Patients who develop visually significant posterior capsular opacification after successful cataract surgery and require Nd:YAG capsulotomy have a 1% to 2.5% risk of developing CME in the months following the procedure.41, 42 This risk appears not to be correlated with the amount of laser energy used, but may reflect the altered intraocular fluidics created by the discontinuity of the posterior capsule.41

As the definitions of clinical and angiographic edema indicate, not all patients with measurable postoperative macular edema are visually impacted.43 It is well established that the correlation between fluorescein leakage or OCT thickness and visual acuity is surprisingly poor. Cystoid edema in retinal layers not affecting the photoreceptors may be asymptomatic. Therefore, the visual acuity and subjective complaints of the patient need to be taken into consideration when diagnosing and treating cystoid macular edema. However, onset of CME typically occurs several weeks to several months after cataract surgery, allowing sufficient time for postsurgical recovery of the anterior segment of the eye. The typical patient with postcataract macular edema will complain of decreased acuity after an initial period of clear vision. Some patients may notice central or paracentral metamorphopsia, whereas others report photosensitivity or a pink tint. Similar to patients with diabetic macular edema, reduction in contrast sensitivity may be the earliest symptom the patient experiences,44 which may not be picked up with the high contrast visual acuity measurements of projected Snellen charts.

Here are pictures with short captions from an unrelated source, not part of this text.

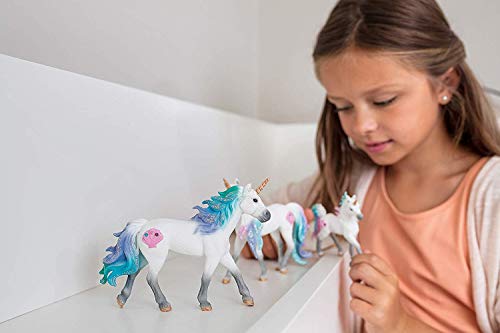 Schleich - Unicornio marino, potro (70572)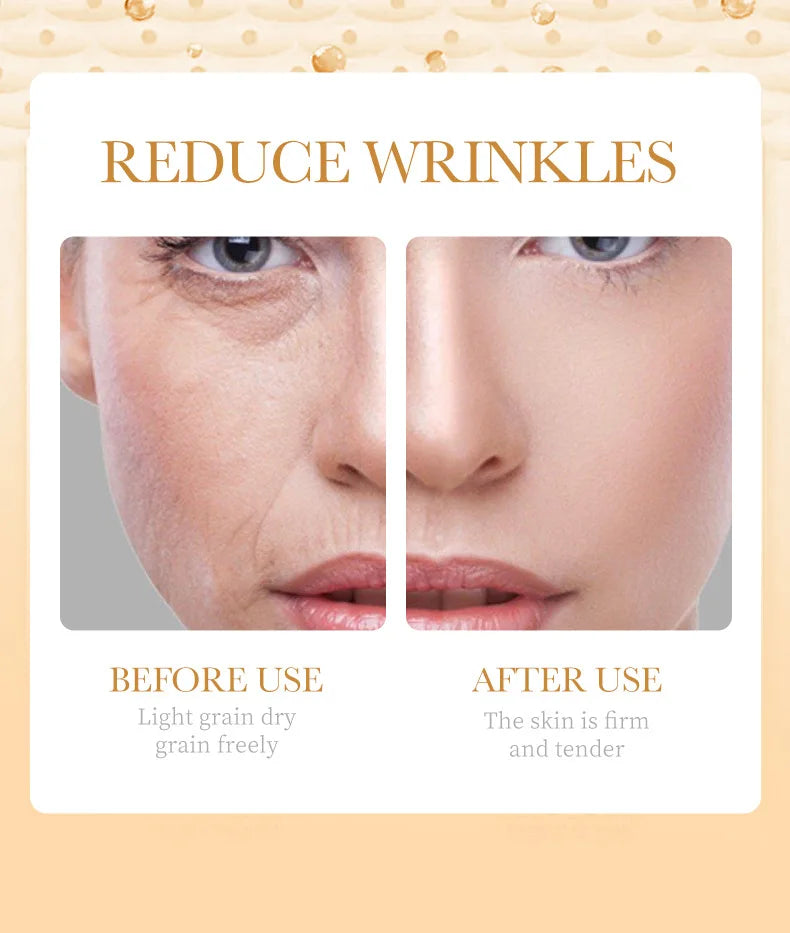 10pcs Anti-wrinkle Collagen Face Mask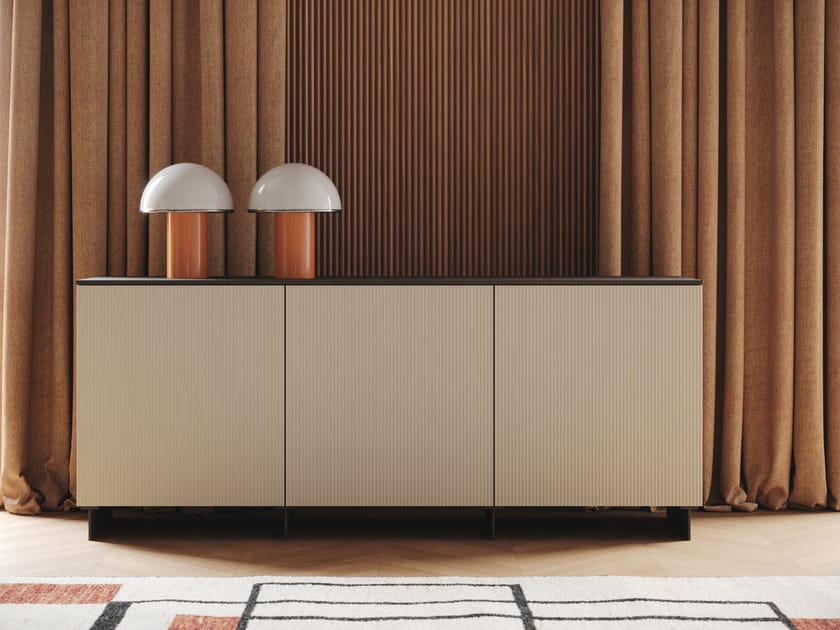 Мадия в облагороженном с распашными дверями Giessegi Cannetè ARCH-00027937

The natural course of postsurgical CME is often prolonged, but generally favorable. In a study of 20 eyes, resolution of symptoms and apparent resolution of the macular edema were observed in 78% of cases within 1 year and in 94% within 2 years. In eyes with resolved macular edema, visual acuity returned to 20/40 or better.45 However, untreated, prolonged CME may not simply be annoying to the patient but can lead to irreparable damage of photoreceptors and RPE and permanent decrease of vision. In addition, in today’s age of increased expectations, there is a general unwillingness among both patients and surgeons to wait a prolonged period for visual recovery.